Takt Time: How Ford Learned to Make WWII Bombers 24x Faster - iamviqui
https://www.process.st/takt-time/
======
eesmith
It covers very little of how Ford learned the process.

It mostly covers Takt time, with only a few paragraphs about its application
at Ford's Willow Run facility.

Even then, it was mostly a description of the breakdown of some of the
operations.

Some questions which I left with, unanswered, were:

1) how did Ford/Sorensen learn about Takt time? What method was used
previously?

The given citation to
[http://www.historyofwar.org/articles/weapons_liberator_produ...](http://www.historyofwar.org/articles/weapons_liberator_production_pool.html)
says "Ford attempted to apply automotive mass production methods to the
production of heavy bombers. However this was a complex process and early
progress was very slow." so was Takt time already in place in Ford automotive
plants?

2) what problems did they have putting it into place?

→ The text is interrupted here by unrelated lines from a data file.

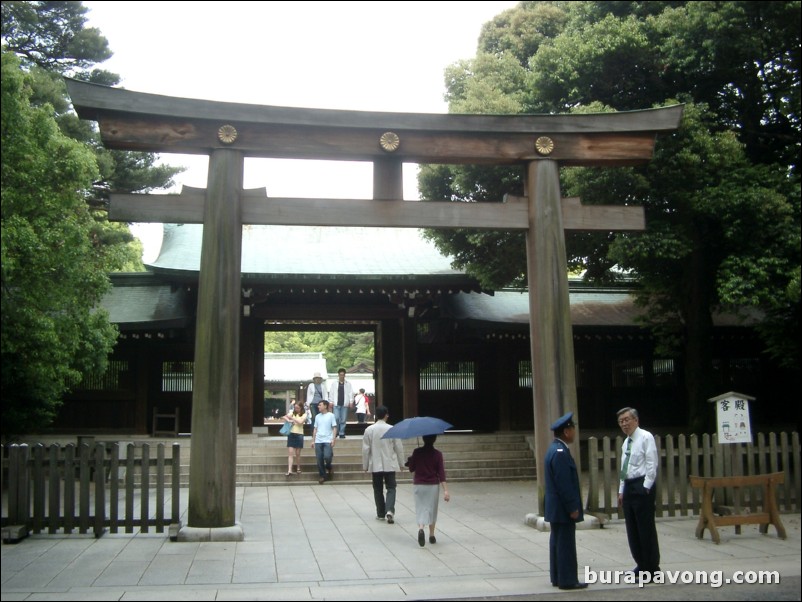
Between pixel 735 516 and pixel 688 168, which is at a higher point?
pixel 688 168

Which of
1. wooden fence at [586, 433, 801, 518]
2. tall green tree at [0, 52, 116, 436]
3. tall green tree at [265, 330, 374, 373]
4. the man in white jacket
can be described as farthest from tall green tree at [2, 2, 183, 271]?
tall green tree at [265, 330, 374, 373]

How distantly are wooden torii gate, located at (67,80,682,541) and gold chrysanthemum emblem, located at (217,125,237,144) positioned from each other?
14mm

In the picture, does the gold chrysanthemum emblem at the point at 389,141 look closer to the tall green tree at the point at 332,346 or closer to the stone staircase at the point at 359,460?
the stone staircase at the point at 359,460

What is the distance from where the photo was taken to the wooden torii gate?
9.60 metres

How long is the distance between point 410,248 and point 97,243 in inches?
373

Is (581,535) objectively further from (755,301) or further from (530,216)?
(755,301)

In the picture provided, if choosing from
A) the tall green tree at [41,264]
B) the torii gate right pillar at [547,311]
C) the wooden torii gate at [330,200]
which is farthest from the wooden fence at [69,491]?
the torii gate right pillar at [547,311]

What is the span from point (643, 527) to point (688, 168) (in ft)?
29.2

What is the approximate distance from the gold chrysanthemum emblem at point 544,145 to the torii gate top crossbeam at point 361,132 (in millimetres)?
15

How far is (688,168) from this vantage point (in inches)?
557

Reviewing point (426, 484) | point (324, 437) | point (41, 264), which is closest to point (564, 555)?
point (426, 484)

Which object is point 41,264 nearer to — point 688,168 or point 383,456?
point 383,456

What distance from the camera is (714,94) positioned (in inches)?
630

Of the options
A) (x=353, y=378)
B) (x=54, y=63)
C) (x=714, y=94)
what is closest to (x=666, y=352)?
(x=714, y=94)
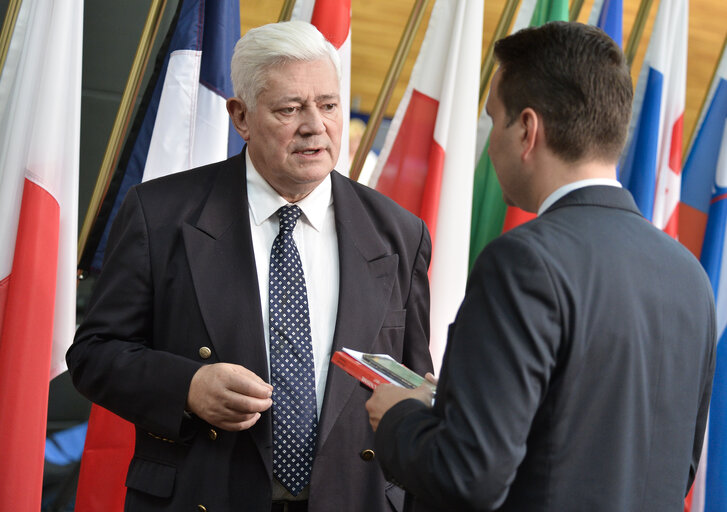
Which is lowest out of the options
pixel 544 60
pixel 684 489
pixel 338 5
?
pixel 684 489

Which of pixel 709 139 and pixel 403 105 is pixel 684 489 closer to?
pixel 403 105

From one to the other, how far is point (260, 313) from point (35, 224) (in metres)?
1.13

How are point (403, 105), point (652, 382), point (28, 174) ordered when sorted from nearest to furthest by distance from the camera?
point (652, 382) < point (28, 174) < point (403, 105)

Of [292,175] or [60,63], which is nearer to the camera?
[292,175]

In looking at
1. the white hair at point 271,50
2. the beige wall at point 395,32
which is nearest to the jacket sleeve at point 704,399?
the white hair at point 271,50

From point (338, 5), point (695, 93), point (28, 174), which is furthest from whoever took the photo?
point (695, 93)

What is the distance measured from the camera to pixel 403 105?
3.08m

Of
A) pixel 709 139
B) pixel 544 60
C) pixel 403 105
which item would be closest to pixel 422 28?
pixel 403 105

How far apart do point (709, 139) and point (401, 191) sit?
132cm

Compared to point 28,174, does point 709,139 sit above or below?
above

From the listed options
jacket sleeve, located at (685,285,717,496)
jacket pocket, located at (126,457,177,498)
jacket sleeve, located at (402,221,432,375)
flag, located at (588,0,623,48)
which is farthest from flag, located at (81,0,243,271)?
jacket sleeve, located at (685,285,717,496)

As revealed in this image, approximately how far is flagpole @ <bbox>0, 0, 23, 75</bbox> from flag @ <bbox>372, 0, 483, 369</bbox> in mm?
1316

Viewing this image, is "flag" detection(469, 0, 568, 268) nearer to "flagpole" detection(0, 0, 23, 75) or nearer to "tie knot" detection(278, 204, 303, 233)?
"tie knot" detection(278, 204, 303, 233)

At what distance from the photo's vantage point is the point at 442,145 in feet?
9.84
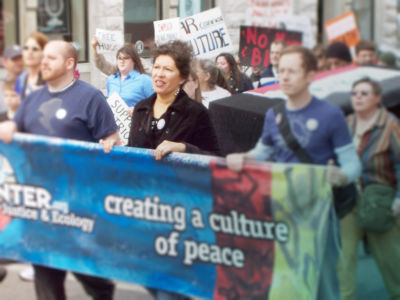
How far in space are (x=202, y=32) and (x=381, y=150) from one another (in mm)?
3709

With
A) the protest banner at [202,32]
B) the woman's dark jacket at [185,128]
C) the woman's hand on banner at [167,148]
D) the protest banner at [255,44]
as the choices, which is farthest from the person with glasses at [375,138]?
the protest banner at [255,44]

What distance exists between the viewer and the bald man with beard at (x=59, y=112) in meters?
4.50

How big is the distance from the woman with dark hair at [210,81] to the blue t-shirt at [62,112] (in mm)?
2831

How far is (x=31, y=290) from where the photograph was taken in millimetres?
5766

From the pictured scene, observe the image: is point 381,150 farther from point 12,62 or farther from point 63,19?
point 63,19

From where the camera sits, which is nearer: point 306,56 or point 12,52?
point 306,56

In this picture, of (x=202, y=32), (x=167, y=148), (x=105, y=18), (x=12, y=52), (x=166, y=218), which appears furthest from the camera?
(x=202, y=32)

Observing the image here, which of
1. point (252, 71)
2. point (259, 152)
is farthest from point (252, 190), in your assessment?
point (252, 71)

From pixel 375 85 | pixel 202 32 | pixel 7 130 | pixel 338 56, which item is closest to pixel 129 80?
pixel 202 32

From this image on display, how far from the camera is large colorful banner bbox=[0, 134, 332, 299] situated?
4027 millimetres

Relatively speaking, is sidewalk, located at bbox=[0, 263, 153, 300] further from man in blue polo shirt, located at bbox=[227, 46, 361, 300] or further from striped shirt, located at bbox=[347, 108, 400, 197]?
striped shirt, located at bbox=[347, 108, 400, 197]

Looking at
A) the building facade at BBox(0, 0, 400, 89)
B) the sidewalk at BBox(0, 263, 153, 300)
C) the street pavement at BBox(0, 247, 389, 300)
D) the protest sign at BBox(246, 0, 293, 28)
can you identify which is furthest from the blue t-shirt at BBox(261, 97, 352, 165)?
the protest sign at BBox(246, 0, 293, 28)

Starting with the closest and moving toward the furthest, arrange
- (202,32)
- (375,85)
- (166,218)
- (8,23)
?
(375,85), (166,218), (8,23), (202,32)

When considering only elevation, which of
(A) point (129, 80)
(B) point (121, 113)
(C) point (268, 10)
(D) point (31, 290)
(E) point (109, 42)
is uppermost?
(C) point (268, 10)
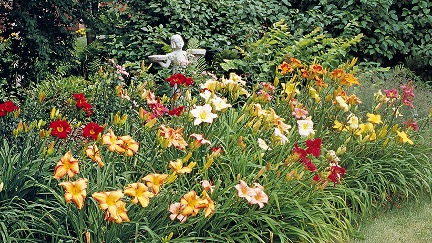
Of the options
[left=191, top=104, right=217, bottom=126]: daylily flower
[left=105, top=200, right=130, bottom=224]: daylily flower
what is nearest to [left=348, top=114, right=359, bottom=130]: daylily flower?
[left=191, top=104, right=217, bottom=126]: daylily flower

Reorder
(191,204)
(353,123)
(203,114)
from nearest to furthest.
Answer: (191,204), (203,114), (353,123)

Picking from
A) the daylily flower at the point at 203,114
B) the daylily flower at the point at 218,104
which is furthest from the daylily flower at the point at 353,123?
the daylily flower at the point at 203,114

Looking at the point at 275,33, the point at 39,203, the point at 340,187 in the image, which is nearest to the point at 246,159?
the point at 340,187

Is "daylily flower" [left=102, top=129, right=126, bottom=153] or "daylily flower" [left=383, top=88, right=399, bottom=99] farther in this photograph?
"daylily flower" [left=383, top=88, right=399, bottom=99]

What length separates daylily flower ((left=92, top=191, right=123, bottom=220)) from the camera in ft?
8.95

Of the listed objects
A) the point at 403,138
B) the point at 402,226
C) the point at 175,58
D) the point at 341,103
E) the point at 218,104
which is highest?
the point at 218,104

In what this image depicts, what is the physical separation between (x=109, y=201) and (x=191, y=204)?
50 centimetres

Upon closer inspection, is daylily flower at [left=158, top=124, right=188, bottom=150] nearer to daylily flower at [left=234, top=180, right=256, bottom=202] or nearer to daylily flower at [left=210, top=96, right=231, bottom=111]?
daylily flower at [left=234, top=180, right=256, bottom=202]

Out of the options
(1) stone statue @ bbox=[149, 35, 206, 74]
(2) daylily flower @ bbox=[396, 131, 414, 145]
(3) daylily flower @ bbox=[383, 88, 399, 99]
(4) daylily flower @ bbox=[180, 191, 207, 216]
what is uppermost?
(4) daylily flower @ bbox=[180, 191, 207, 216]

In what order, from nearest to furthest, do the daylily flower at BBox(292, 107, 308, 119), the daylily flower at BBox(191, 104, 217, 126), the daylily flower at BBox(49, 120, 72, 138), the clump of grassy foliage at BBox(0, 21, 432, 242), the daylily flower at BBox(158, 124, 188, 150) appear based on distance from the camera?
the clump of grassy foliage at BBox(0, 21, 432, 242) → the daylily flower at BBox(49, 120, 72, 138) → the daylily flower at BBox(158, 124, 188, 150) → the daylily flower at BBox(191, 104, 217, 126) → the daylily flower at BBox(292, 107, 308, 119)

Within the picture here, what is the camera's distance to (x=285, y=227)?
379 centimetres

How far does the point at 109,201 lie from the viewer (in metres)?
2.78

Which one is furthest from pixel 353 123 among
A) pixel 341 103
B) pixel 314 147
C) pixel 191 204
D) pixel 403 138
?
pixel 191 204

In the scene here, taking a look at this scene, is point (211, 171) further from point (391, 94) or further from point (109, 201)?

That is, if it took years to get right, then it can't be simply a matter of
breaking things down into time blocks, with a buffer factor, and letting it
go.

3) If the method comes from Germany, and "By monitoring and setting guidelines
for this single figure, Ford (and company) was able to build a facility which
could produce the same as half of the entire German aircraft industry.", then
why wasn't Germany using Takt time for the same production improvements?